Başbakan’ın isteğini zorlanarak da olsa yerine getiren UBP milletvekillerinin Yasemin Öztürk’ün oy kullanma yerine telefonunu göstererek girmesinin Başbakan’ın bu isteğini deşifre etme amacı taşıdığı belirtilirken, bu hareket nedeniyle muhalefet milletvekillerinin demeçler vererek olayı kamuoyuna duyurdukları gözlemlendi.

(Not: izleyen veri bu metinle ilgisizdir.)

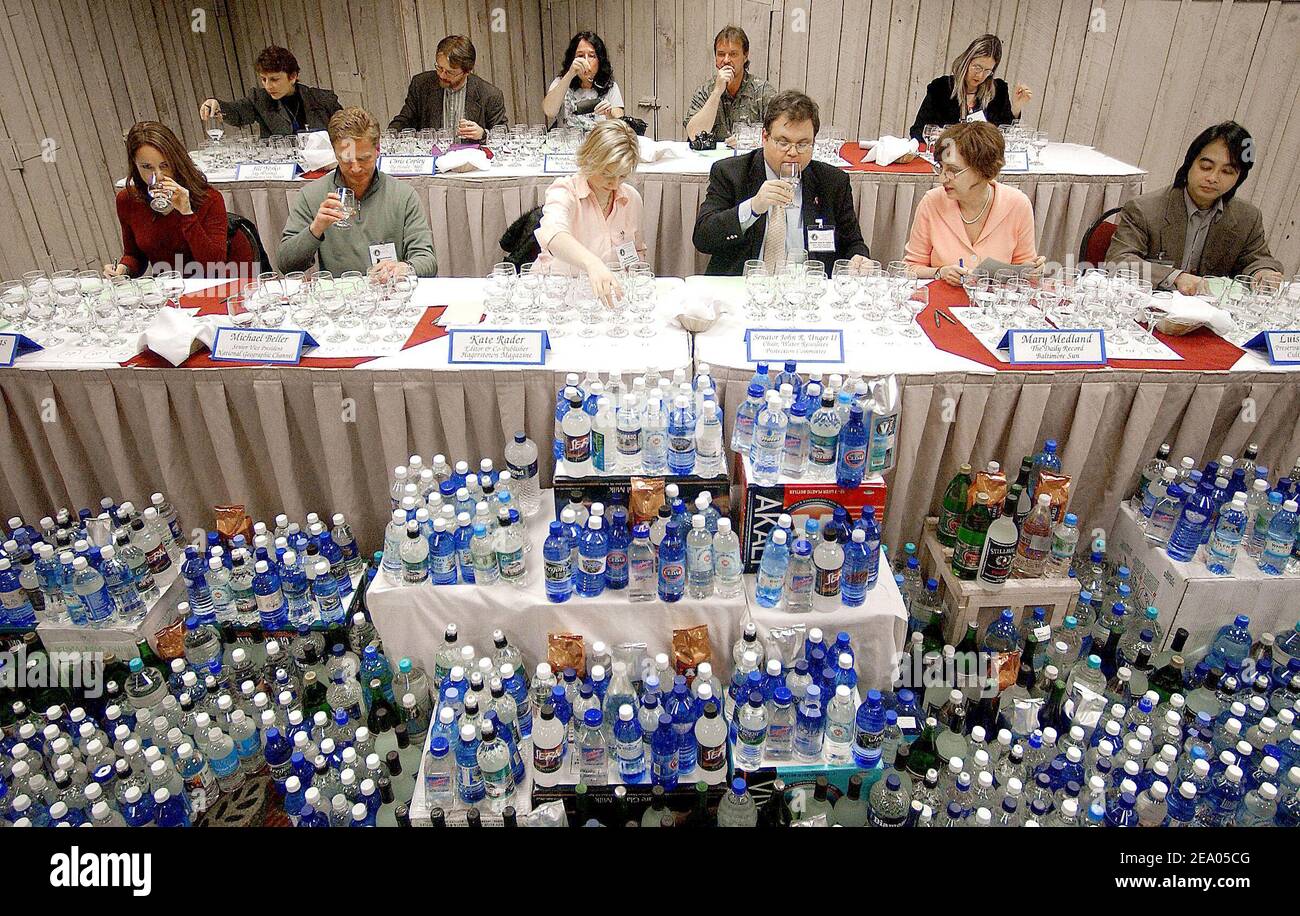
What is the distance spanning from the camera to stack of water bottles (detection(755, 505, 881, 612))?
2.13m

Başbakanın talebi ve baskısı sonucunda gerçekleşen beşinci tur oylamada bile Töre’ye 27 “evet” oyu çıkması ve iki oyun “geçersiz” olacak şekilde kullanılması dikkat çekti.
UBP’DEKİ BAKANLIK YARIŞI
Bütün bu gelişmelerin UBP’de yaşanan bakanlık yarışının “artçıları” olduğunu belirten siyasi gözlemciler, bakanların kontrol edilemeyen partizanca davranışlarının siyasi krizlerin ana nedeni olduğunun artık açığa çıktığını ve esas sorunun yasalara uygun icraat yapılıp yapılmadığının ve yurttaşların hak eşitliğinin gözetilip gözetilmediğinin denetlenmesi ve aksi davranışların cezalandırılması olduğu üzerinde duruyorlar.